The non-transitory computer storage medium according to claim 11, wherein the first image processing model includes EfficientNet.

The non-transitory computer storage medium according to claim 11, wherein the segmentation model includes U-Net.

The non-transitory computer storage medium as in claim 14, wherein: the segmentation model further includes U-Net+, U-Net 3+ and attention U-Net (Attention U-Net), and the first region of the CT image It is determined based on the output of U-Net, U-Net+, U-Net3 and Attention U-Net.

The non-transitory computer storage medium according to claim 11, wherein: the second group of radiomics features is based on the first region of the CT image, one of the HHH wavelet transformed regions of the first region, one of the first regions HHL wavelet transform area, one HLH wavelet transform area of the first area, one HLL wavelet transform area of the first area, one LHH wavelet transform area of the first area, one LHL wavelet transform area of the first area, the One of the first regions, the LLH wavelet transform region, and one of the first region, the LLL wavelet transform region, are determined.

The non-transitory computer storage medium of claim 11, wherein: the second group of radiomics features includes: multiple first-order features, multiple gray level co-occurrence matrix (Gray Level Co-occurrence Matrix, GLCM) features, Multiple Gray Level Size Zone Matrix (GLSZM) features, multiple Gray Level Run Length Matrix (GLRLM) features, multiple adjacent Gray Tone Difference Matrix (Neighbouring Gray Tone Difference Matrix, NGTDM) features and multiple Gray Level Dependence Matrix (GLDM) features.

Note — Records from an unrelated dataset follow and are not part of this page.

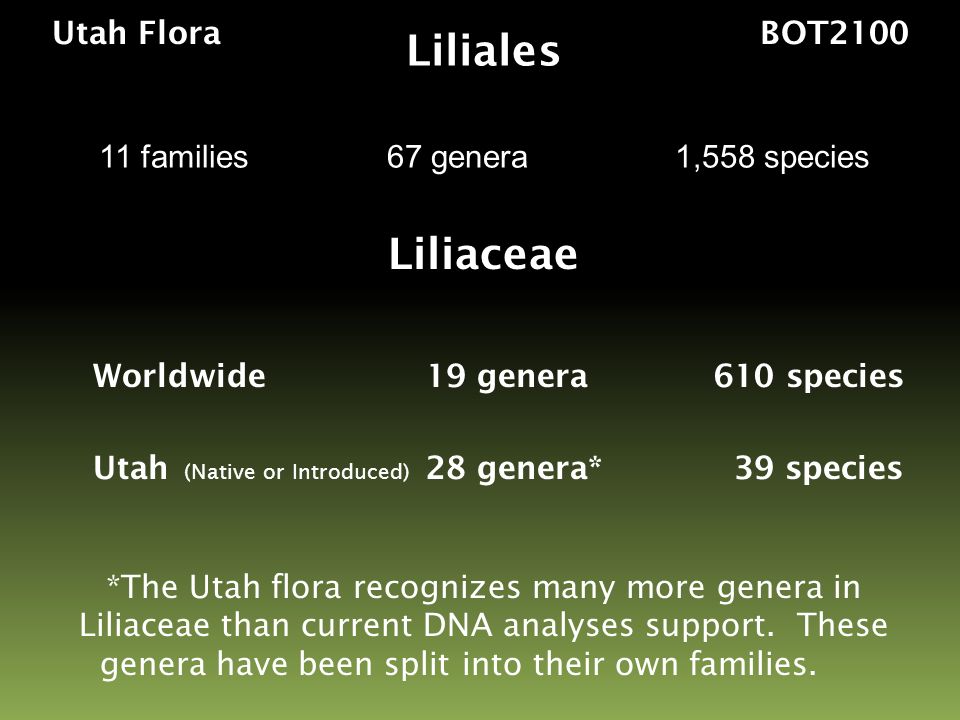 Utah Flora

Liliales

BOT2100

11 families 67 genera 1,558 species

Liliaceae

Worldwide 19 genera 610 species

Utah (Native or Introduced) 28 genera* 39 species

*The Utah flora recognizes many more genera in Liliaceae than current DNA analyses support. These genera have been split into their own families.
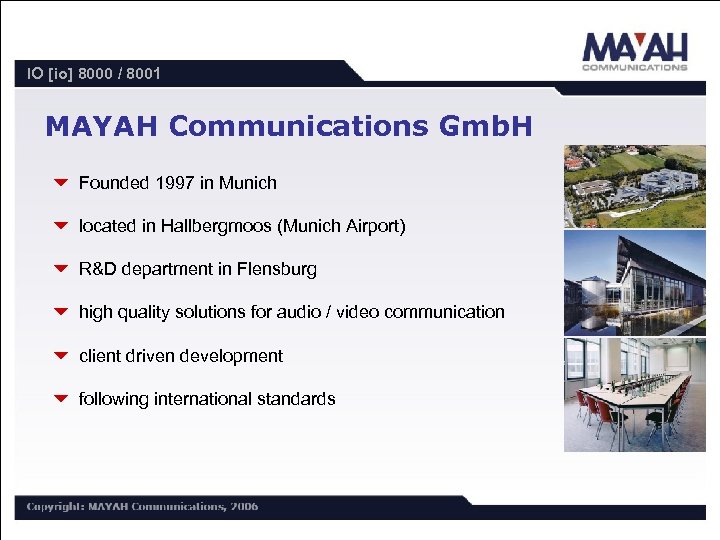 MAYAH
COMMUNICATIONS

IO [io] 8000 / 8001

MAYAH Communications GmbH

Founded 1997 in Munich

located in Hallbergmoos (Munich Airport)

R&D department in Flensburg

high quality solutions for audio / video communication

client driven development

following international standards

Copyright: MAYAH Communications, 2006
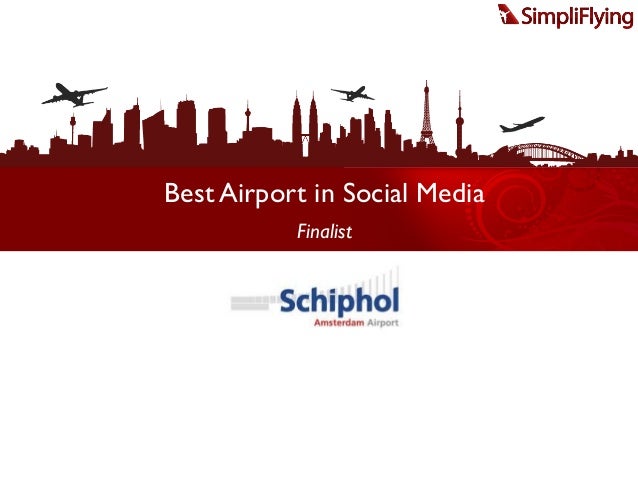 SimpliFlying

Best Airport in Social Media

Finalist

Schiphol
Amsterdam Airport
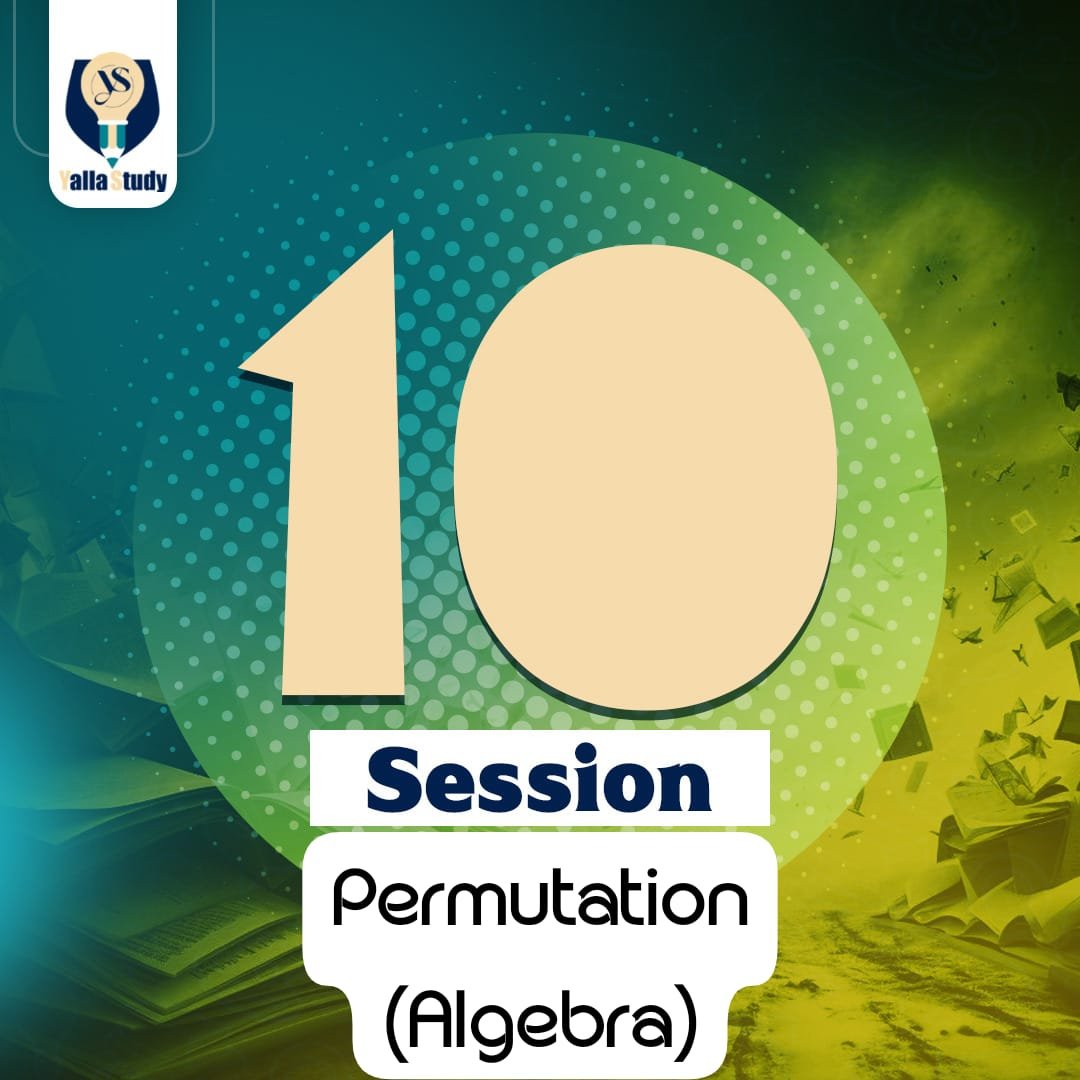 YS
Yalla Study

10
Session
Permutation
(Algebra)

The non-transitory computer storage medium of claim 11, wherein: the classifier model includes random forest (random forest, RF), extreme gradient boosting (eXtreme Gradient Boosting, XGBoost) and support vector machine (support vector machine, SVM).

The non-transitory computer storage medium according to claim 11, further comprising: determining whether an epidermal growth factor receptor (EGFR) is mutated.

The non-transitory computer storage medium of claim 19 further includes: determining whether a T79M mutation occurs; determining whether a L858R mutation occurs; determining whether an exon-19 deletion (deletion) occurs.